Der Preisträger Bernhard Pörksen hält seine Dankesrede. Bild: Charlotte Grabarits

In der Laudatio auf Bernhard Pörksen hob der Spiegel-Chefredakteur Dirk Kurbjuweit in einer Video-Message den nachhaltig positiven Einfluss Pörksens auf die Medienpraxis hervor. Er betonte, wie wichtig eine kritische Auseinandersetzung mit etablierten Medien für journalistische Qualität sei. Vor allem bezog er sich dabei auf Pörksens öffentliche Blatt- und Zeitkritik beim Spiegel selbst, die auch lang eingesessene Vorgehen im Journalismus hinterfragte und zu neuen Denkansätzen führen konnte. 

Pörksen selbst zeigte sich über den Preis sichtlich bewegt. In seiner Dankesrede sprach er von seinem Standpunkt im „Publizistischen Außenseitertum“ und plädierte somit für eine größere Vielfalt an Denkstilen in gesellschaftlichen Diskussionen.

Rechtsextremismus erklären und Einordnen 

Mit Rolf Frankenberger zeichnete die Universität einen Wissenschaftler aus, der mit seinen Projekten durch Interviews, Workshops, Vorträgen oder Publikationen direkt in gesellschaftliche Bewegungen hineinwirkt. Er forscht zu Rechtextremismus und dessen Radikalisierung in Gesellschaft und Politik und teilt gewonnene Erkenntnisse im öffentlichen Räumen.

Doch auch über persönliche Momente berichtete Frankenberger mit einem Augenzwinkern in seiner Dankesrede. So frage ihn auch seine Familie manchmal, ob er denn bitte nicht so „wissenschaftlich“ reden könne. Damit verwies er noch einmal humorvoll darauf, wie herausfordernd aber auch relevant es ist, komplexe Inhalte verständlich zu teilen.

Herausragende Kommunikationsarbeit junger Forschender

Auch Rachel L. Gunn wurde für ihre innovative Wissenschaftskommunikation ausgezeichnet. Sie untersucht unter anderem, wie sich Umweltveränderungen auf marine Ökosysteme und die Interaktionen der darin lebenden Arten auswirken. In ihrer Wissenschaftskommunikation hinterlasse sie besonders durch den Einsatz verschiedener Medienformate einen bleibenden Eindruck. Dabei schaffe sie es in verschiedenen Kontexten wie in Schulen oder Freiwilligenorganisationen, oder auch in Online-Kursen komplexe Themen für jedermann zugänglich zu machen.

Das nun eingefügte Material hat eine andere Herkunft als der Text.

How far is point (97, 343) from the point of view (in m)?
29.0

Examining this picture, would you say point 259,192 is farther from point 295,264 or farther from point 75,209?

I do believe science isn’t really finished until it is communicated.

Rachel L. Gunn

Nicht selten wurde die Ökologin in ihren Laudationen für ihre einzigartigen und kreativen Herangehensweisen zur Vermittlung wissenschaftlich relevanter Themen als „brilliant young scientist“ gelobt. Darunter schätzten auch ehemalige Schüler*innen ihre Arbeit: „Zum ersten Mal als Student erlebte ich eine Vorlesung, die uns auf eine akademische Karriere vorbereiten sollte, die über reines Wissen hinausging.“

Rachel L. Gunn erhält den Preis für Wissenschaftskommunikation. Bild: Charlotte Grabarits

Ihre Danksagung schloss sie mit der Aussage, dass Wissenschaft nicht beendet ist, bevor sie kommuniziert worden ist. Damit unterstrich sie noch einmal, wie wichtig es ist, dass der Dialog zwischen Forschung und Öffentlichkeit auf Augenhöhe stattfindet. 

Wenn Forschung über den Tellerrand hinausschaut

So zeigt auch dieses Jahr wieder, wie Wissenschaft nicht im Labor oder am Schreibtisch endet, sondern überhaupt erst bei verständlicher Vermittlung beginnen kann: Sie prägt nicht nur das Leben im akademischen Umfeld, sondern nimmt Einfluss auf alle Bereiche der Gesellschaft. Der Preis für Wissenschaftskommunikation appelliert an alle Forschenden, über Publikationen im Fachjargon hinauszuschauen und neue Erkenntnisse im gemeinsamen Dialog näherzubringen. So konnten auch die diesjährigen Preisträger*innen mit dieser Errungenschaft bei musikalischer Untermalung, großzügigem Buffet und klirrenden Sektgläsern gebührend gefeiert werden. Herzlichen Glückwunsch!